Inferential Data Analysis - Toothgrowth Dataset

Executive Summary

The study question was to examine the data for a correlation between the length of certain tooth cells in guinea pigs and two types of supplements that administered to them.

We found a positive relationship between supplementation and tooth growth. We also found that the type of supplement does make a difference (OJ is superior) at 0.5 and 1mg doses, but not at 2mg.

Loading Initial Packages

We will mostly rely on the “tidyverse” family of packages for data manipulation.

# Load Packages and get the Data

# Install pacakages
check_and_install_package <- function(package_name){
    if(!package_name %in% installed.packages()){
        install.packages(package_name)
    }
}

check_and_load_package <- function(package_name){
    if(!package_name %in% (.packages())){
        library(package_name, character.only = TRUE)
    }
}

check_and_install_package("tidyverse")
check_and_load_package("tidyverse")

check_and_install_package("GGally")
check_and_load_package("GGally")

check_and_install_package("rstatix")
check_and_load_package("rstatix")

check_and_install_package("ggpubr")
check_and_load_package("ggpubr")
(.packages())

Load the data - ToothGrowth from the R Datasets package.

Standrard R description of the data:

The Effect of Vitamin C on Tooth Growth in Guinea Pigs

The response is the length of odontoblasts (cells responsible for tooth growth) in 60 guinea pigs. Each animal received one of three dose levels of vitamin C (0.5, 1, and 2 mg/day) by one of two delivery methods, orange juice or ascorbic acid (a form of vitamin C and coded as VC).

tooth_raw <- ToothGrowth

summary(tooth_raw)

##       len        supp         dose      
##  Min.   : 4.20   OJ:30   Min.   :0.500  
##  1st Qu.:13.07   VC:30   1st Qu.:0.500  
##  Median :19.25           Median :1.000  
##  Mean   :18.81           Mean   :1.167  
##  3rd Qu.:25.27           3rd Qu.:2.000  
##  Max.   :33.90           Max.   :2.000

str(tooth_raw)

## 'data.frame':    60 obs. of  3 variables:
##  $ len : num  4.2 11.5 7.3 5.8 6.4 10 11.2 11.2 5.2 7 ...
##  $ supp: Factor w/ 2 levels "OJ","VC": 2 2 2 2 2 2 2 2 2 2 ...
##  $ dose: num  0.5 0.5 0.5 0.5 0.5 0.5 0.5 0.5 0.5 0.5 ...

Data Exploration

We note we only have 60 observations balanced accross both groups. That means only 10 observations per category (i.e. supplement and dose combination). No missing values. For a quick exploration we run the ggpairs() function from the GGally package.

ggpairs(tooth_raw 
        ,ggplot2::aes(colour=supp, alpha = 0.8)#,
        #upper = list(continuous = "density", combo = "box_no_facet")
        )

## `stat_bin()` using `bins = 30`. Pick better value with `binwidth`.
## `stat_bin()` using `bins = 30`. Pick better value with `binwidth`.

= Source material =

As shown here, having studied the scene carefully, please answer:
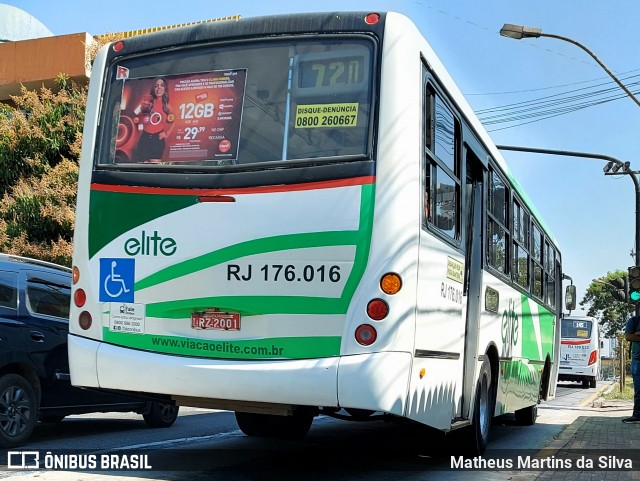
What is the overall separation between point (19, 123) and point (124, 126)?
14717mm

= What you should do =
According to the ToothGrowth analysis, at which dose did the type of supplement make no difference? These lines come from a separate source.

= Solution for this problem =
At 2mg.